CVE-2025-28999 is a high-severity reflected Cross-site Scripting (XSS) vulnerability identified in the ZoomIt WooCommerce Shop Page Builder plugin for WordPress. This vulnerability arises due to improper neutralization of user-supplied input during web page generation, classified under CWE-79. Specifically, the plugin fails to adequately sanitize or encode input parameters that are reflected back in the web page content, allowing an attacker to inject malicious scripts. When a victim user interacts with a crafted URL or input, the malicious script executes in their browser context, potentially leading to session hijacking, credential theft, or unauthorized actions performed on behalf of the user. The vulnerability affects versions up to 2.27.7 of the WooCommerce Shop Page Builder. The CVSS 3.1 base score of 7.1 indicates a high severity, with the vector string CVSS:3.1/AV:N/AC:L/PR:N/UI:R/S:C/C:L/I:L/A:L highlighting that the attack can be launched remotely over the network without privileges, requires user interaction, and impacts confidentiality, integrity, and availability with a scope change (S:C). No known exploits are currently reported in the wild, and no patches have been linked yet. The vulnerability was reserved in March 2025 and published in August 2025, indicating recent discovery and disclosure. Given the plugin’s integration with WooCommerce, a widely used e-commerce platform, this vulnerability poses a significant risk to online stores using this plugin for their shop page customization.

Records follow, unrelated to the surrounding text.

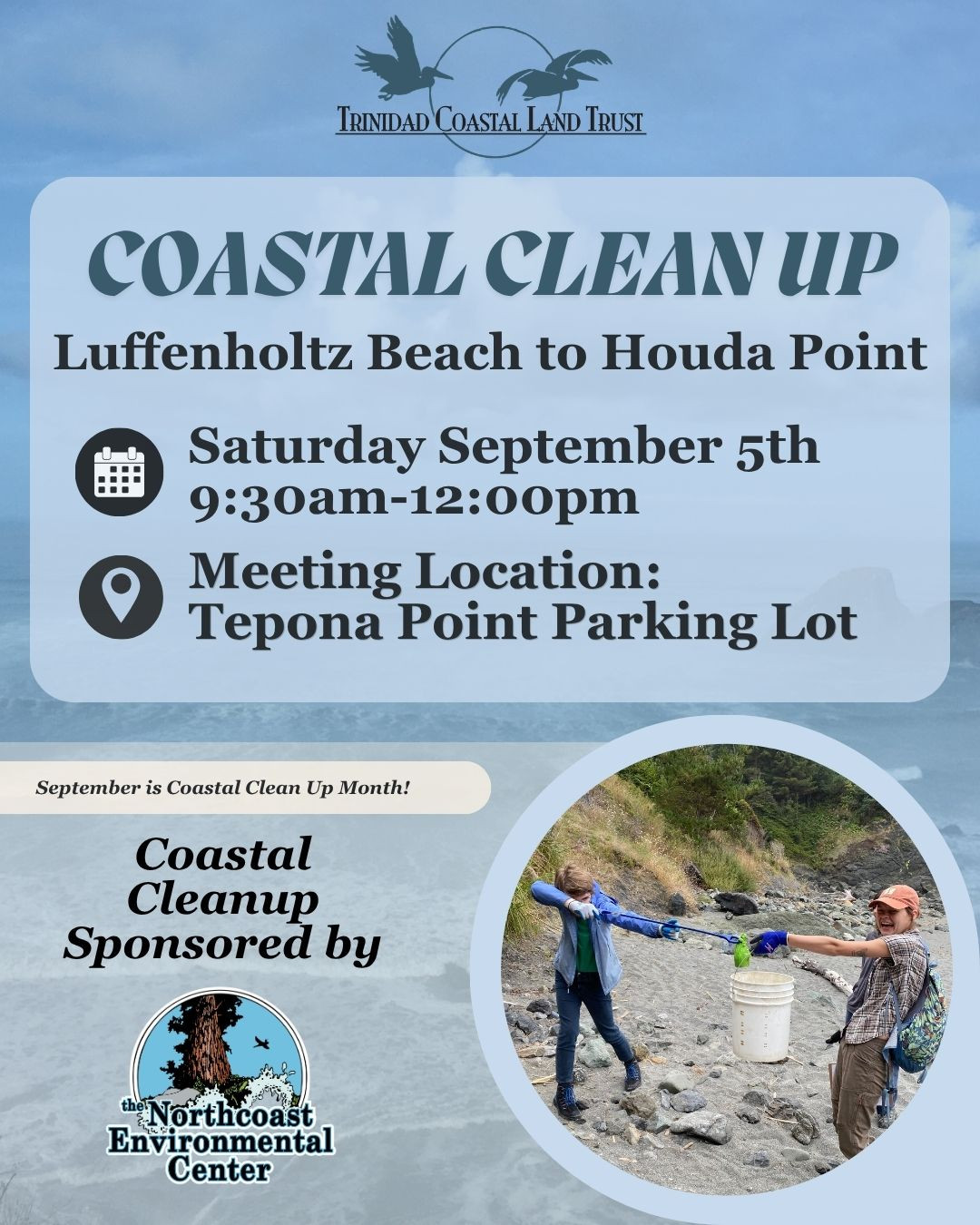 Humboldt Dockside Saturday Seafood Market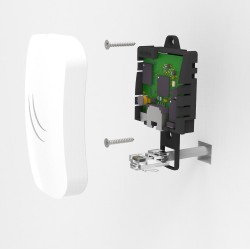 Router Wifi 5 Mikrotik Cap Lite (Rbcapl-2Nd) 2,4Ghz(2X2) 1P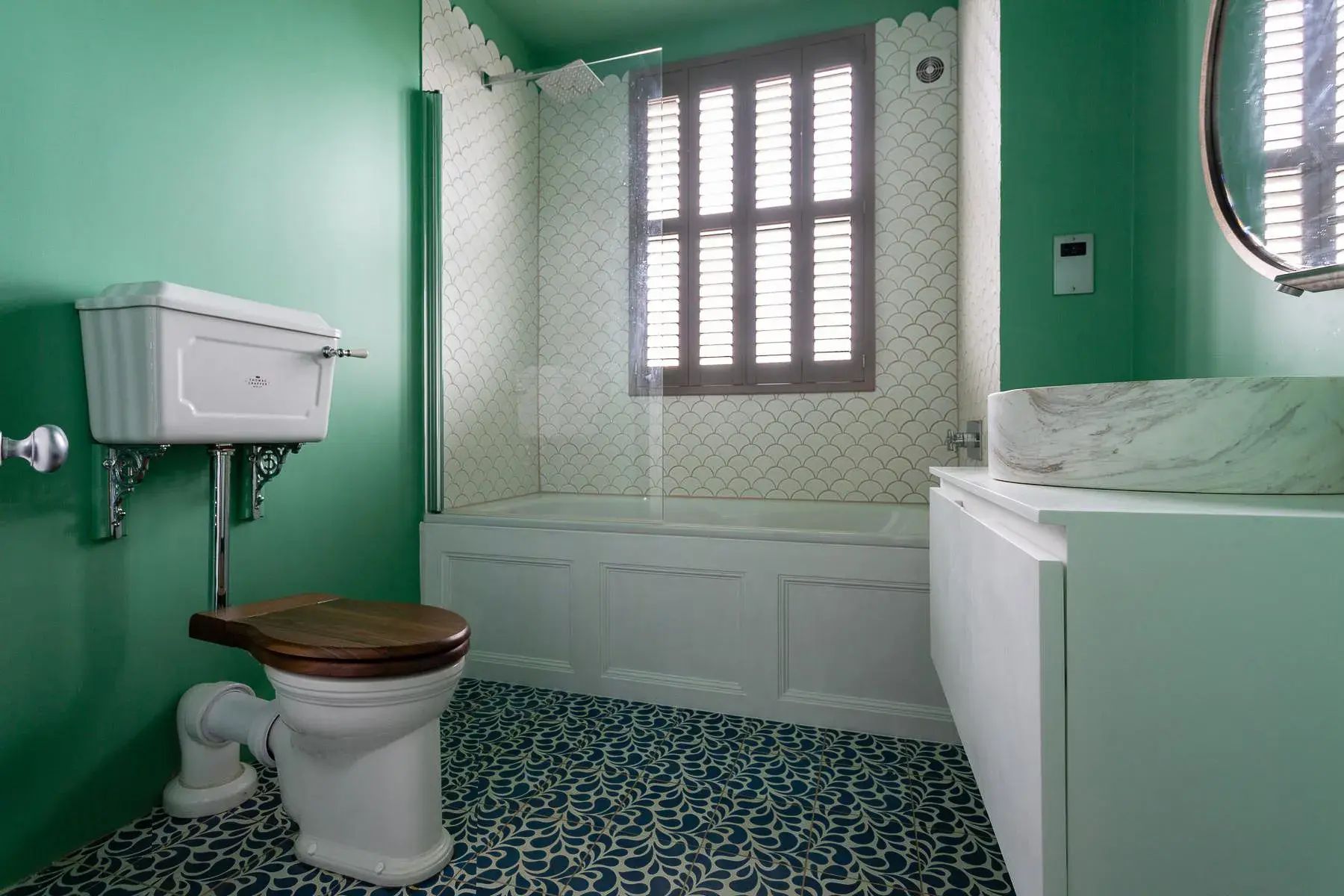 Stafford Terrace , holiday home in Kensington, London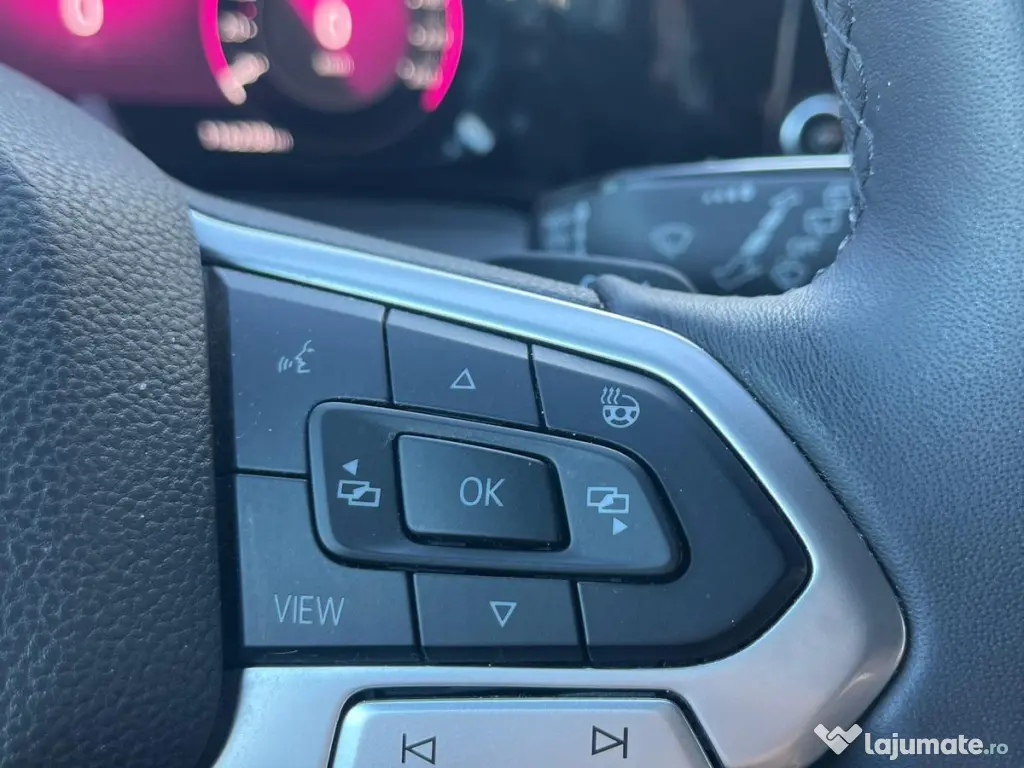 VW Golf 8 STYLE, 2.0 DIESEL TVA DEDUCTIBIL (Automat)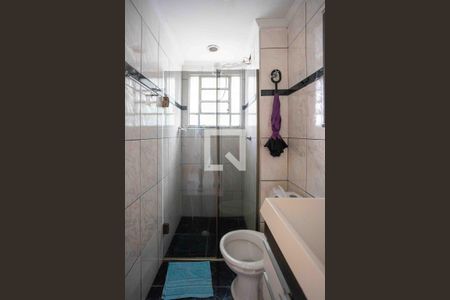 Apartamento para alugar com 48m², 2 quartos e 1 vagaBanheiro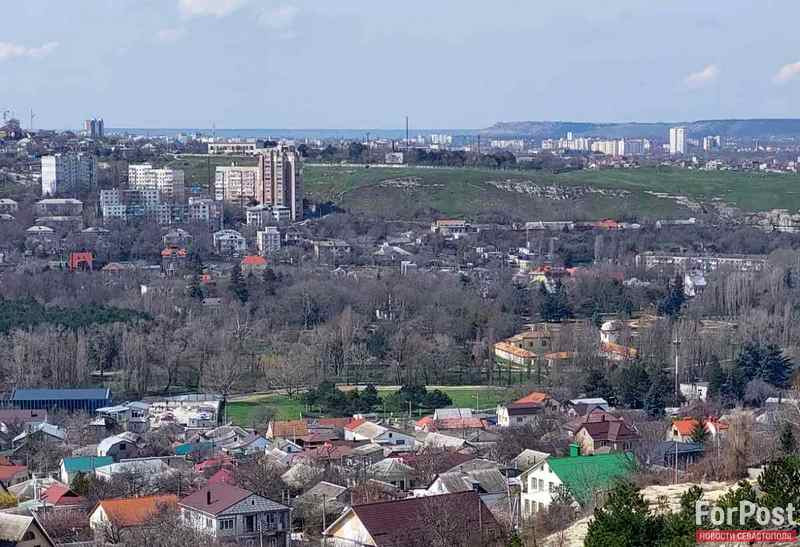 ForPost - Новости : Крымчане меняют облик своих городов в пользу удешевления строительства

For European organizations, especially e-commerce businesses relying on WooCommerce and the ZoomIt Shop Page Builder plugin, this vulnerability can lead to serious security breaches. Attackers exploiting this reflected XSS flaw can hijack user sessions, steal sensitive customer data such as payment information or personal details, and perform unauthorized transactions or administrative actions. This undermines customer trust, potentially violates GDPR requirements for data protection, and can result in financial losses and reputational damage. The scope change in the CVSS vector suggests that the vulnerability can affect resources beyond the initially vulnerable component, potentially compromising other parts of the web application. Since WooCommerce is popular among small to medium enterprises across Europe, the risk is widespread. Additionally, the requirement for user interaction means phishing or social engineering campaigns could be used to lure users into triggering the exploit, increasing the attack surface. The absence of known exploits currently provides a window for proactive mitigation, but the high severity score indicates that once exploited, the consequences could be severe.

European organizations should immediately audit their WordPress installations to identify if the ZoomIt WooCommerce Shop Page Builder plugin is in use and determine the version deployed. Until an official patch is released, administrators should consider disabling or removing the plugin to eliminate the attack vector. Implementing Web Application Firewall (WAF) rules to detect and block reflected XSS attack patterns targeting the affected plugin parameters can provide interim protection. Additionally, organizations should enforce Content Security Policy (CSP) headers to restrict the execution of unauthorized scripts in browsers. User education campaigns to raise awareness about phishing and suspicious links can reduce the likelihood of successful user interaction exploitation. Monitoring web server logs for unusual query parameters or repeated suspicious requests can help detect attempted exploitation. Once a patch is available, prompt application of updates is critical. Finally, reviewing and hardening input validation and output encoding practices in custom code and plugins can reduce the risk of similar vulnerabilities.